Omit every picture and return the rest of the data unaltered.

[Stored data]
++++++
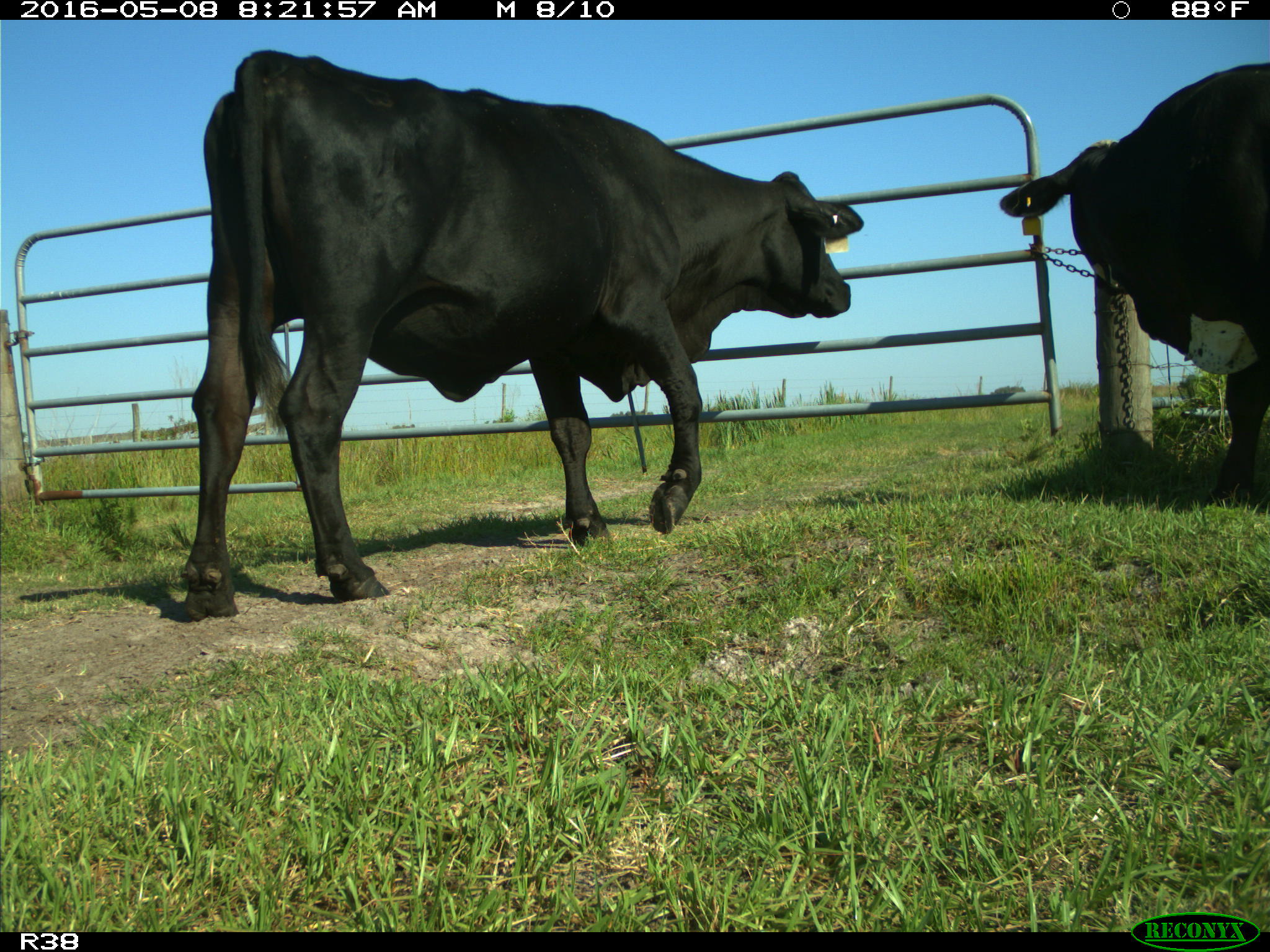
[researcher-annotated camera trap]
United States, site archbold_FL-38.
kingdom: Animalia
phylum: Chordata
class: Mammalia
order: Artiodactyla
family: Bovidae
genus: Bos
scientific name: Bos taurus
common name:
++++++
» **Solution for this exercise**:
[researcher-annotated camera trap]
United States, site archbold_FL-38.
kingdom: Animalia
phylum: Chordata
class: Mammalia
order: Artiodactyla
family: Bovidae
genus: Bos
scientific name: Bos taurus
common name:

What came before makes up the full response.